[Dataset items]
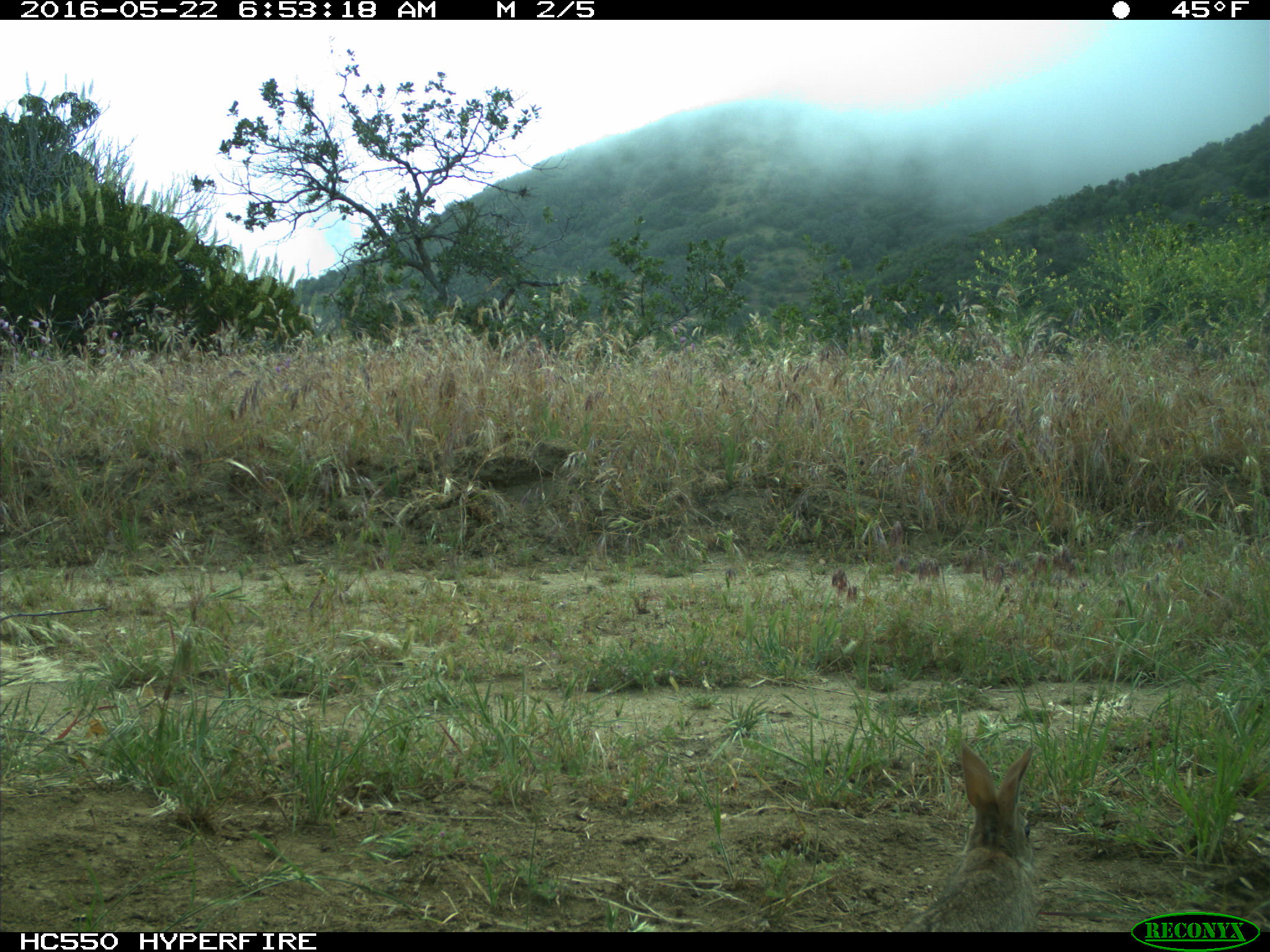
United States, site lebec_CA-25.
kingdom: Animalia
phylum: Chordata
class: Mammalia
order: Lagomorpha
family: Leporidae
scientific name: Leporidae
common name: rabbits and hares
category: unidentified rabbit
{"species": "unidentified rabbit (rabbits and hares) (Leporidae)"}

What is required
Taking the line with "family: Leporidae" as the first, copy every line through the end of the entries above exactly, with no others.

Solution
family: Leporidae
scientific name: Leporidae
common name: rabbits and hares
category: unidentified rabbit
{"species": "unidentified rabbit (rabbits and hares) (Leporidae)"}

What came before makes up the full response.